Backbone strategy: extend the existing contig in length with new, formerly not present data at the extremities of the contig
In-depth coverage strategy: improve the quality of the existing consensus by adding reads that increase coverage and thus increase base probabilities in the consensus

Both approaches have their specific advantages and disadvantages which will be discussed briefly.

Extending the contig length first implies the quality of the reads to be reliably high anytime and anywhere. This cannot be guaranteed for sequences extracted by electrophoresis and subsequent base calling as base probability values do not exist for every base calling method. The backbone strategy can also be easily affected by repetitive short and long subsequences in the target DNA if additional assembly support information is not available. On the other hand, once the backbone of the assembly has been constructed, adding more reads to reduce base calling errors step by step is trivial.

Increasing the coverage of a contig first - by adding reads containing mostly sequences already known - ensures that the base qualities of the consensus raise rapidly: more reads that cover a consensus position make consensus errors introduced by bad signal quality and subsequent base calling errors increasingly improbable. Reads added afterwards have thus an increasing probability to align against a right consensus sequence. The disadvantage of this method appears when parts of a contig are only covered by low to medium quality reads. The increased coverage results in a growing number of discrepancies between read bases, leading to incorrect an consensus and sometimes stopping the assembler from adding reads to a contig where there is theoretically a possibility to continue.

Path traversal strategies

**Figure 30:** Example for an assembly graph (to be studied together with figure 31 on page that causes problems when using a simple greedy algorithms, assuming that read B is a chimeric sequence.
$\includegraphics[width=\textwidth]{figures/greedypathgraph}$

The assembly graphs build in the previous step have the unpleasant characteristic to be quite large even for small assemblies. In case of multiple - almost identical - repeats, the number of edges present in the graph explodes. Figure 30 shows a part of a much bigger graph used as example in this section.

Simple greedy algorithm

A simple greedy algorithm was first tried to find overlap candidates in the assembly graph, but on occasions - especially in highly repetitive parts of a genome or with chimeric reads²⁵ in low coverage sequencing - this algorithm fails. Figures 30 and 31 demonstrates how the simple greedy algorithm in conjunction with a chimeric read can provoke the termination of contig building while there exist possibilities to extend it further. This also corresponds to the results that have been reported previously by Myers (1994).

**Figure 31:** Example continued from figure 30 for a failure of the simple greedy algorithm (left side): read B is a chimeric read that has a strong overlap with read A, but would lead into a dead end of the assembly. A recursive look ahead strategy discovers contradictions between reads before they are assembled (right side): read B is automatically not used in the assembly.
$\includegraphics[width=\textwidth]{figures/greedypathass}$

n, m-step recursive look-ahead strategy

The current algorithm is an extension of the greedy algorithm. The pathfinder will search for the n best edges leading from nodes that are already inserted in the contig to nodes that have not been used yet. These n new nodes are inserted in n partial look-ahead paths as potential next alignment candidates. Each partial path is then descended recursively for a maximum of m recursions, repeating in each step the selection of the n next best edges. In the end the pathfinder designates the next read to add to an existing contig by taking the edge leading to the first node that is contained in the best partial path found so far, i.e., the partial path with the best summed score of its edges wins. It then presents the read which the edge led to - and its approximate position - to the contig object as potential candidate for inclusion into the existing consensus.

::::::

### Task instructions
Could you set down, word for word, the part of the genome assembly text that opens with the words "A simple greedy algorithm was" and closes with "by Myers (1994)."?

### Data provided
::::::

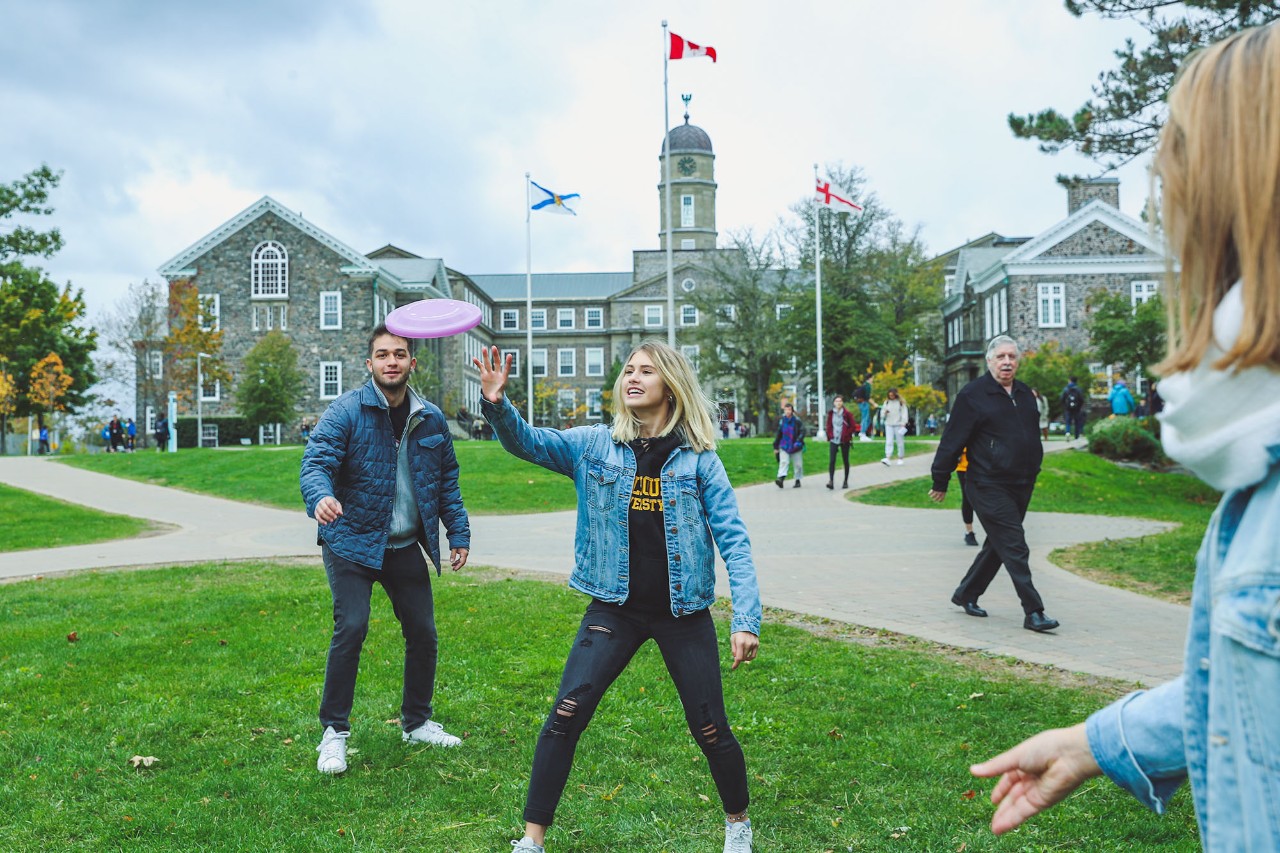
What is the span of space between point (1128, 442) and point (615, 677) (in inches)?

::::::

### Solution to this problem
A simple greedy algorithm was first tried to find overlap candidates in the assembly graph, but on occasions - especially in highly repetitive parts of a genome or with chimeric reads²⁵ in low coverage sequencing - this algorithm fails. Figures 30 and 31 demonstrates how the simple greedy algorithm in conjunction with a chimeric read can provoke the termination of contig building while there exist possibilities to extend it further. This also corresponds to the results that have been reported previously by Myers (1994).